Open Source

Bankai (卍解) — the first post-training adaptation method for true 1-bit LLMs.

A new method flips just 0.007% of binary weights to fix model errors, creating 1KB patches that apply in microseconds.

Deep Dive

Developer Nikshepsvn has introduced Bankai, a groundbreaking post-training adaptation technique specifically designed for true 1-bit Large Language Models (LLMs) like PrismML's Bonsai 8B. Unlike ternary models (e.g., BitNet b1.58), Bonsai uses pure binary weights where each parameter is literally a 0 or 1. Bankai exploits this by treating model adaptation as a search for an optimal XOR mask—a set of specific bits to flip. The method iteratively tests flipping rows of weights, checking if performance improves on a target task (like solving calculus or prime number problems) without degrading general capabilities. The resulting 'patch' is incredibly sparse; one successful experiment required flipping only 93 rows, affecting a mere 0.007% of the model's weights and resulting in a patch file of about 1 kilobyte.

● **APPLY WHAT YOU READ**
1 - In the Bankai article, how many rows of weights had to be flipped in the one successful experiment it describes?
2 - Name every person, company, model and method that the Bankai article mentions by name.
3 - Please carry the Bankai article on from its final sentence.
The lines after the Bankai article have no role in these tasks.

● **RECORDS PROVIDED**
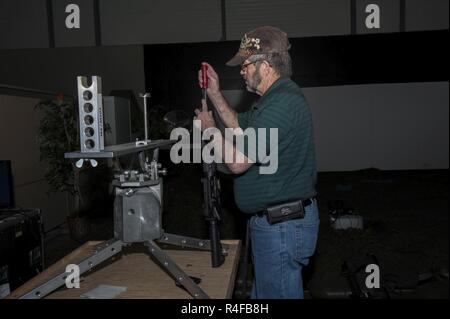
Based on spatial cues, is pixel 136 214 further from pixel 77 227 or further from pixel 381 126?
pixel 381 126

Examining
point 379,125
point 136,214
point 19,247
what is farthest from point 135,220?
point 379,125

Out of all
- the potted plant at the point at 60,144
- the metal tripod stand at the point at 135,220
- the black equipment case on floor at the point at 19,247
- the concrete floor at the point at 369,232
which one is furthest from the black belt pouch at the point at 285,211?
the potted plant at the point at 60,144

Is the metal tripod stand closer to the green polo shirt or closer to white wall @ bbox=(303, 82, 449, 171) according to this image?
the green polo shirt

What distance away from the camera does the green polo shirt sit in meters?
1.62

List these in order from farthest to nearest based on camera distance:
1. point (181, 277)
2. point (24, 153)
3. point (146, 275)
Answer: point (24, 153) → point (146, 275) → point (181, 277)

● **EXPECTED RESULTS**
1 - 93 rows.

2 - Bankai, Nikshepsvn, PrismML, Bonsai 8B, BitNet b1.58

3 -
This approach has significant deployment advantages over existing methods like LoRA (Low-Rank Adaptation). While a LoRA adapter can be around 100MB and adds computational overhead during inference, a Bankai patch applies in microseconds and introduces zero runtime cost because the patched weights become the new model. The research found that these tiny patches can effectively correct specific failures—transforming incorrect answers like 'd/dx [x^7 + x] = 0' to the correct '7x^6 + 1'. Crucially, patches trained on a diverse set of 60 'probe' tasks showed an ability to generalize to unseen problems. The entire toolkit is open-source, allowing the described eight experiments to be reproduced in under two hours on an Apple Silicon Mac, democratizing access to this novel form of model editing.

Key Points
  • Creates ~1KB patches by flipping an average of 0.007% of a model's binary weights, fixing errors like prime number identification.
  • Adds zero inference latency—patches apply in microseconds and modify the model weights directly, unlike 100MB LoRA adapters.
  • Only works on true 1-bit LLMs (e.g., Bonsai 8B) because XOR operations on ternary weight encodings produce invalid states.

Why It Matters

Enables ultra-efficient, on-the-fly specialization of compact AI models on edge devices like phones, with minimal storage and no performance penalty.